Un piano straordinario di controlli sul litorale del Lago di Bracciano ha portato alla scoperta di 19 lavoratori completamente in nero, al sequestro di oltre 31mila prodotti non conformi alle norme di sicurezza e a numerose violazioni fiscali.
L’operazione è stata condotta dalla Guardia di Finanza di Roma nelle aree a maggiore presenza turistica e commerciale dei Comuni di Bracciano, Anguillara Sabazia e Trevignano Romano. Al dispositivo hanno preso parte oltre 60 militari, con il supporto di un elicottero e delle unità cinofile.
Nel mirino delle Fiamme Gialle sono finiti abusivismo commerciale, evasione fiscale, lavoro sommerso e altre forme di illegalità diffuse soprattutto durante la stagione estiva.

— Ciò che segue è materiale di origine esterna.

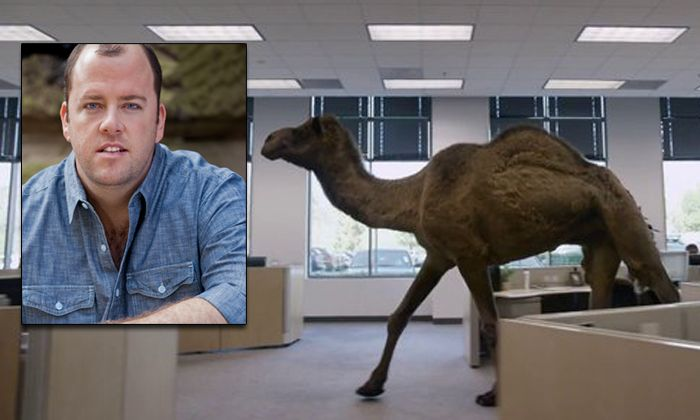 who u2019s the voice of the camel in the geico  u2018hump day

Oltre 31mila prodotti sequestrati
Durante i controlli sono stati sequestrati amministrativamente oltre 31mila articoli, trovati in tre esercizi commerciali e presso un venditore ambulante. I prodotti, secondo quanto accertato, non rispettavano le normative relative a etichettatura, avvertenze per l’uso e indicazioni di sicurezza.
Si tratta principalmente di accessori per la cura personale, prodotti di cartolibreria e articoli per la casa, tra cui utensili da cucina e fiammiferi.
Scoperti 19 lavoratori in nero
Particolare attenzione è stata riservata anche al contrasto del lavoro sommerso. Nel corso delle ispezioni effettuate in bar, ristoranti, stabilimenti e strutture ricettive, i finanzieri hanno individuato 19 lavoratori totalmente in nero, impiegati senza contratto e senza le previste coperture previdenziali e assicurative.
Su 26 controlli effettuati per verificare la corretta certificazione dei corrispettivi, ben 20 si sono conclusi con contestazioni per violazioni relative agli scontrini.
Due strutture ricettive sono state inoltre sanzionate per omessa comunicazione degli ospiti alla Regione Lazio e per inadempimenti alla normativa antincendio.
Nel corso dell’operazione sono stati controllati 192 soggetti e 134 veicoli, con sei violazioni contestate al Codice della strada. Elevata anche una sanzione amministrativa al titolare di un bar per violazioni della normativa sui giochi e sulle scommesse.
Complessivamente, il piano straordinario di controllo ha portato a sanzioni amministrative per oltre 9.500 euro. L’attività si inserisce nel più ampio piano di sicurezza e contrasto al degrado nelle località lacustri disposto nell’ambito delle decisioni assunte dal Comitato Provinciale per l’Ordine e la Sicurezza Pubblica.